# [WHAT TO WORK ON]
Retype all of the material below line for line, preserving every character, and omit the images from your response.
-=-=-
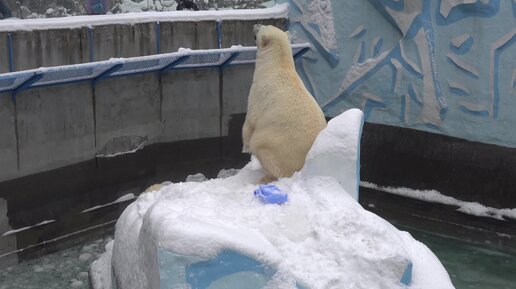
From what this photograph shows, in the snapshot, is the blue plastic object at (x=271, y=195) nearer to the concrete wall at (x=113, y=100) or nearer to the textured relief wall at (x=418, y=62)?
the concrete wall at (x=113, y=100)

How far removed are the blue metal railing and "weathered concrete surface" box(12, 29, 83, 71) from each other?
382mm

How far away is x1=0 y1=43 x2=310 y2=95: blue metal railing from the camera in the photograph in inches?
291

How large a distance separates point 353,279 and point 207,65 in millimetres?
6520

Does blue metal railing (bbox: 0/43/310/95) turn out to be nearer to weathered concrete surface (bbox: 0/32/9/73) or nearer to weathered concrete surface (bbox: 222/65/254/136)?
weathered concrete surface (bbox: 222/65/254/136)

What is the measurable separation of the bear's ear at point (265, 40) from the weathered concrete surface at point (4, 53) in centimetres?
361

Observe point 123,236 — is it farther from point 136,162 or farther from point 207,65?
point 207,65

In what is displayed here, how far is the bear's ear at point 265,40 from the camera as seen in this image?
541 cm

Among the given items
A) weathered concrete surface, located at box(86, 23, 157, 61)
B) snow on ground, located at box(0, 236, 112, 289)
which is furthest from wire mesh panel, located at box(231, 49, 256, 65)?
snow on ground, located at box(0, 236, 112, 289)

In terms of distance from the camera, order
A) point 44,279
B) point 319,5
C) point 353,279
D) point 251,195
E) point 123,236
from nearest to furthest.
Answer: point 353,279, point 251,195, point 123,236, point 44,279, point 319,5

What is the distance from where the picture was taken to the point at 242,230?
356 cm

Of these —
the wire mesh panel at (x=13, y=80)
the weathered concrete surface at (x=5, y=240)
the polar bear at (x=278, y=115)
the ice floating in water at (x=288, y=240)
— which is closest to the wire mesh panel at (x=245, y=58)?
the wire mesh panel at (x=13, y=80)

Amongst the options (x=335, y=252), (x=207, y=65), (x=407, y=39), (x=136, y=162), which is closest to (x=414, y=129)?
(x=407, y=39)

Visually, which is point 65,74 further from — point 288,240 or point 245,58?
point 288,240

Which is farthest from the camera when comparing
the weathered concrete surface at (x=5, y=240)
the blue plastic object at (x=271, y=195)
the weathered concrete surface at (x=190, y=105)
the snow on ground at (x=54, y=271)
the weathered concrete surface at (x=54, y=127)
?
the weathered concrete surface at (x=190, y=105)
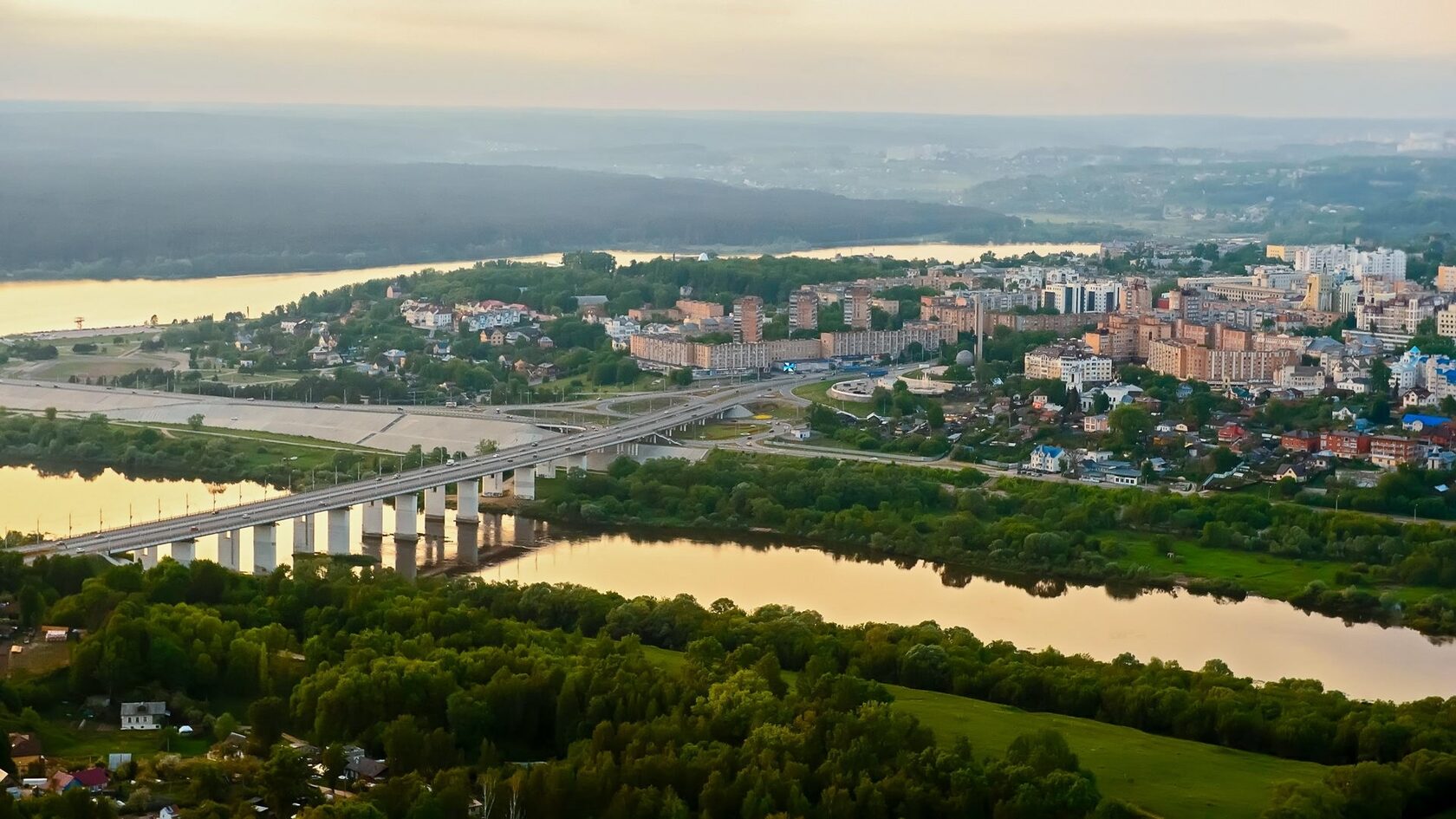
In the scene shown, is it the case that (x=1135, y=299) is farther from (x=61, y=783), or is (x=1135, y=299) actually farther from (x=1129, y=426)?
(x=61, y=783)

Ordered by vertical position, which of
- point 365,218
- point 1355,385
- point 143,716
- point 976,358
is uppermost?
point 365,218

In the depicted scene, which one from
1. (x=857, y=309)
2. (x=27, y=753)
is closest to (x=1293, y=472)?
(x=857, y=309)

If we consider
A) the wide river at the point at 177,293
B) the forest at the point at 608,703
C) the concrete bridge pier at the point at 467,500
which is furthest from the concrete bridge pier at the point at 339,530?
the wide river at the point at 177,293

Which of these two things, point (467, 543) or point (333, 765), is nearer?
point (333, 765)

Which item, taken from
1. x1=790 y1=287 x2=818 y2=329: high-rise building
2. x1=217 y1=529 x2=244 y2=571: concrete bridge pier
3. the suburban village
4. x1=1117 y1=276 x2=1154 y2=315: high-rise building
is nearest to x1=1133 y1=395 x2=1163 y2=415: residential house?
the suburban village

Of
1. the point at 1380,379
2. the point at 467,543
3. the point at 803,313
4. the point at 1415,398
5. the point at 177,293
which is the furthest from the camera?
the point at 177,293

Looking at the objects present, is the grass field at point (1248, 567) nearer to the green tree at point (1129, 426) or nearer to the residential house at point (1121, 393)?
the green tree at point (1129, 426)

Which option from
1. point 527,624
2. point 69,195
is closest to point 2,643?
point 527,624

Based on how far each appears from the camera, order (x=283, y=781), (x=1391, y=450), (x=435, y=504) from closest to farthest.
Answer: (x=283, y=781) → (x=435, y=504) → (x=1391, y=450)
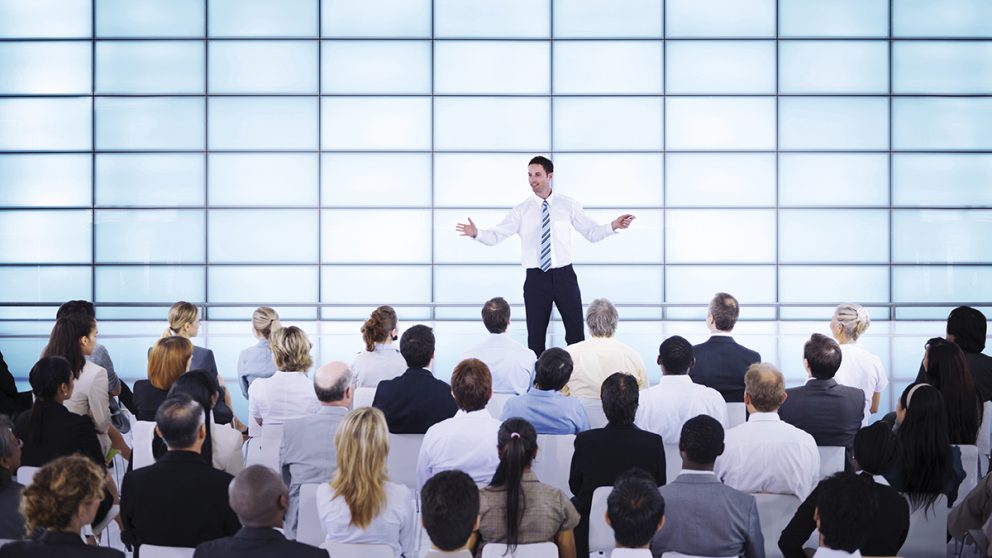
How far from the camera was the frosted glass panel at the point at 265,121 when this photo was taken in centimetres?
1599

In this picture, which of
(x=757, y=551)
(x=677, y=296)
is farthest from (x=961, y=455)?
(x=677, y=296)

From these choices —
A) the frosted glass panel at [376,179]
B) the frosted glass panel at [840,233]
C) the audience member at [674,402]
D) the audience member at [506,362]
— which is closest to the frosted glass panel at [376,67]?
the frosted glass panel at [376,179]

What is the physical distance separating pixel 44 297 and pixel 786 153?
11721 mm

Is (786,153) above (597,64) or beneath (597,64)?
beneath

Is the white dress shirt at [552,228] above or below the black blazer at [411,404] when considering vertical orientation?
above

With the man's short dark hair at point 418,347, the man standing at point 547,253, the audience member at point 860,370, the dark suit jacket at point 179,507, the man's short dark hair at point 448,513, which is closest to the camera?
the man's short dark hair at point 448,513

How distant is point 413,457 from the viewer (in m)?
5.38

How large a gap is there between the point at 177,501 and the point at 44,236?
44.7ft

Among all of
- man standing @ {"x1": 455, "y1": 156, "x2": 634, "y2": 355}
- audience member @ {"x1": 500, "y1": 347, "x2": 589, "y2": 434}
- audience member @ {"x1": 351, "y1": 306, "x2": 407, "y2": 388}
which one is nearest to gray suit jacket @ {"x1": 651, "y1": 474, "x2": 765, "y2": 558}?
audience member @ {"x1": 500, "y1": 347, "x2": 589, "y2": 434}

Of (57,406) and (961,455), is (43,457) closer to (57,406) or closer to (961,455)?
(57,406)

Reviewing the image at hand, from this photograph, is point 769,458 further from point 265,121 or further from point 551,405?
point 265,121

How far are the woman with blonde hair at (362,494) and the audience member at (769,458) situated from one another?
5.10 feet

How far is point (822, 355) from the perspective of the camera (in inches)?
213

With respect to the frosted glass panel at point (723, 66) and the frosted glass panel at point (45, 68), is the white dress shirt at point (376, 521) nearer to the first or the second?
the frosted glass panel at point (723, 66)
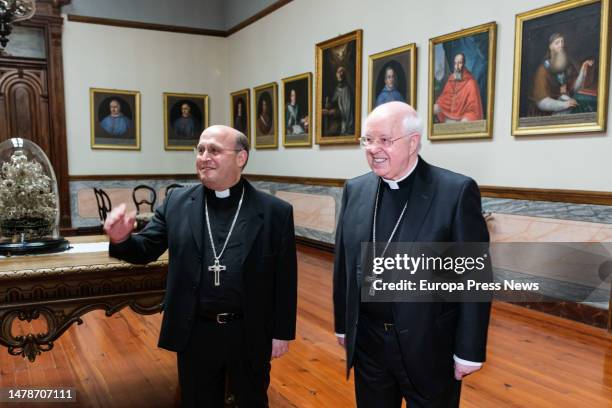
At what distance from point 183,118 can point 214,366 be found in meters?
11.8

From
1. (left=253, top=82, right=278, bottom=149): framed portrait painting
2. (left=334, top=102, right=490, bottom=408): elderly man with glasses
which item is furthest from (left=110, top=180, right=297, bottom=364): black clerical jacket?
(left=253, top=82, right=278, bottom=149): framed portrait painting

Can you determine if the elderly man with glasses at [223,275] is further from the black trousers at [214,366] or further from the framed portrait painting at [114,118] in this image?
the framed portrait painting at [114,118]

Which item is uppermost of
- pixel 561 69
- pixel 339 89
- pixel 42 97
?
pixel 42 97

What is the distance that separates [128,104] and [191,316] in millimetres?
11531

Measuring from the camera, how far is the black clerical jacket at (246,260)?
262 cm

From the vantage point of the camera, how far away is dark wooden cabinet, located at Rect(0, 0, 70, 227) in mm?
11914

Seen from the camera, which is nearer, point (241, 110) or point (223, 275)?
point (223, 275)

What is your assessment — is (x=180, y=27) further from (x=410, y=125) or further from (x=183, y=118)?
(x=410, y=125)

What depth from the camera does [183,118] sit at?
45.1ft

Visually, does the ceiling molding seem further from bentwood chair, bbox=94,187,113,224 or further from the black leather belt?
-=-=-
# [EXERCISE OUTPUT]
From what this photograph shows, in the snapshot, is the blue plastic object at (x=271, y=195) nearer to the concrete wall at (x=113, y=100) or nearer to the textured relief wall at (x=418, y=62)?
the concrete wall at (x=113, y=100)

How far removed are the blue metal railing and "weathered concrete surface" box(12, 29, 83, 71) from each other?
382mm

How far away is x1=0 y1=43 x2=310 y2=95: blue metal railing from the camera in the photograph in inches?
291

How large a distance separates point 353,279 and point 207,65 in millimetres?
6520

Does blue metal railing (bbox: 0/43/310/95) turn out to be nearer to weathered concrete surface (bbox: 0/32/9/73) or nearer to weathered concrete surface (bbox: 222/65/254/136)?
weathered concrete surface (bbox: 222/65/254/136)

What is the measurable separation of the bear's ear at point (265, 40) from the weathered concrete surface at point (4, 53) in centimetres?
361

Observe point 123,236 — is it farther from point 136,162 or farther from point 207,65?
point 207,65

In what is displayed here, how far is the bear's ear at point 265,40 from the camera as seen in this image?
541 cm

Among the given items
A) weathered concrete surface, located at box(86, 23, 157, 61)
B) snow on ground, located at box(0, 236, 112, 289)
which is furthest from wire mesh panel, located at box(231, 49, 256, 65)?
snow on ground, located at box(0, 236, 112, 289)

In terms of distance from the camera, order
A) point 44,279
B) point 319,5
C) point 353,279
D) point 251,195
E) point 123,236
from nearest to furthest.
Answer: point 353,279, point 251,195, point 123,236, point 44,279, point 319,5

What is the distance from where the picture was taken to the point at 242,230?
356 cm

Of these —
the wire mesh panel at (x=13, y=80)
the weathered concrete surface at (x=5, y=240)
the polar bear at (x=278, y=115)
the ice floating in water at (x=288, y=240)
— which is closest to the wire mesh panel at (x=245, y=58)?
the wire mesh panel at (x=13, y=80)

Amongst the options (x=335, y=252), (x=207, y=65), (x=407, y=39), (x=136, y=162), which is closest to (x=414, y=129)?
(x=407, y=39)

Visually, which is point 65,74 further from — point 288,240 or point 245,58?
point 288,240

Which is farthest from the camera when comparing
the weathered concrete surface at (x=5, y=240)
the blue plastic object at (x=271, y=195)
the weathered concrete surface at (x=190, y=105)
the snow on ground at (x=54, y=271)
the weathered concrete surface at (x=54, y=127)
?
the weathered concrete surface at (x=190, y=105)
In the scene shown, is it the case that (x=1135, y=299) is farther from (x=61, y=783), or is (x=1135, y=299) actually farther from (x=1129, y=426)?
(x=61, y=783)

Ordered by vertical position, which of
- point 365,218
- point 1355,385
- point 143,716
- point 976,358
is uppermost?
point 365,218

In the depicted scene, which one from
1. (x=857, y=309)
2. (x=27, y=753)
is closest to (x=1293, y=472)?
(x=857, y=309)

If we consider
A) the wide river at the point at 177,293
B) the forest at the point at 608,703
C) the concrete bridge pier at the point at 467,500
which is furthest from the concrete bridge pier at the point at 339,530?
the wide river at the point at 177,293

Which of these two things, point (467, 543) or point (333, 765), is nearer?
point (333, 765)

Which item, taken from
1. x1=790 y1=287 x2=818 y2=329: high-rise building
2. x1=217 y1=529 x2=244 y2=571: concrete bridge pier
3. the suburban village
4. x1=1117 y1=276 x2=1154 y2=315: high-rise building
is nearest to x1=1133 y1=395 x2=1163 y2=415: residential house?
the suburban village

Of
1. the point at 1380,379
2. the point at 467,543
3. the point at 803,313
4. the point at 1415,398
5. the point at 177,293
which is the furthest from the camera?
the point at 177,293

Looking at the objects present, is the grass field at point (1248, 567) nearer to the green tree at point (1129, 426) or nearer to the residential house at point (1121, 393)?
the green tree at point (1129, 426)

Which option from
1. point 527,624
2. point 69,195
is closest to point 2,643?
point 527,624

Based on how far each appears from the camera, order (x=283, y=781), (x=1391, y=450), (x=435, y=504) from closest to farthest.
Answer: (x=283, y=781) → (x=435, y=504) → (x=1391, y=450)
How far from the camera was the frosted glass panel at the point at 265,121 when this photo was taken in centimetres?
1599

In this picture, which of
(x=757, y=551)
(x=677, y=296)
is farthest from (x=961, y=455)?
(x=677, y=296)

From these choices —
A) the frosted glass panel at [376,179]
B) the frosted glass panel at [840,233]
C) the audience member at [674,402]
D) the audience member at [506,362]
— which is closest to the frosted glass panel at [376,67]?
the frosted glass panel at [376,179]

What is the physical distance separating pixel 44 297 and pixel 786 153?
11721 mm

Is (786,153) above (597,64) or beneath (597,64)?
beneath

Is the white dress shirt at [552,228] above or below the black blazer at [411,404] when considering vertical orientation?
above

With the man's short dark hair at point 418,347, the man standing at point 547,253, the audience member at point 860,370, the dark suit jacket at point 179,507, the man's short dark hair at point 448,513, which is closest to the camera?
the man's short dark hair at point 448,513

How distant is point 413,457 from the viewer (in m)?
5.38

How large a gap is there between the point at 177,501 and the point at 44,236?
44.7ft

Among all of
- man standing @ {"x1": 455, "y1": 156, "x2": 634, "y2": 355}
- audience member @ {"x1": 500, "y1": 347, "x2": 589, "y2": 434}
- audience member @ {"x1": 351, "y1": 306, "x2": 407, "y2": 388}
which one is nearest to gray suit jacket @ {"x1": 651, "y1": 474, "x2": 765, "y2": 558}?
audience member @ {"x1": 500, "y1": 347, "x2": 589, "y2": 434}

Of (57,406) and (961,455), is (43,457) closer to (57,406) or closer to (961,455)?
(57,406)

Reviewing the image at hand, from this photograph, is point 769,458 further from point 265,121 or further from point 551,405?
point 265,121

How far are the woman with blonde hair at (362,494) and the audience member at (769,458) situated from one another?
5.10 feet

How far is point (822, 355) from the perspective of the camera (in inches)?
213

With respect to the frosted glass panel at point (723, 66) and the frosted glass panel at point (45, 68), is the white dress shirt at point (376, 521) nearer to the first or the second?
the frosted glass panel at point (723, 66)
At what distance from point 183,118 can point 214,366 be found in meters?
11.8

From
1. (left=253, top=82, right=278, bottom=149): framed portrait painting
2. (left=334, top=102, right=490, bottom=408): elderly man with glasses
which item is furthest from (left=110, top=180, right=297, bottom=364): black clerical jacket?
(left=253, top=82, right=278, bottom=149): framed portrait painting

Can you determine if the elderly man with glasses at [223,275] is further from the black trousers at [214,366] or further from the framed portrait painting at [114,118] in this image?
the framed portrait painting at [114,118]

Which item is uppermost of
- pixel 561 69
- pixel 339 89
- pixel 42 97
?
pixel 42 97

What is the distance that separates [128,104] and [191,316] in millimetres?
11531

Measuring from the camera, how far is the black clerical jacket at (246,260)?
262 cm

From the vantage point of the camera, how far away is dark wooden cabinet, located at Rect(0, 0, 70, 227) in mm?
11914

Seen from the camera, which is nearer, point (241, 110) or point (223, 275)?
point (223, 275)

What is your assessment — is (x=180, y=27) further from (x=410, y=125) or further from (x=183, y=118)?
(x=410, y=125)

What depth from the camera does [183,118] sit at?
45.1ft

Visually, does the ceiling molding seem further from bentwood chair, bbox=94,187,113,224 or further from the black leather belt?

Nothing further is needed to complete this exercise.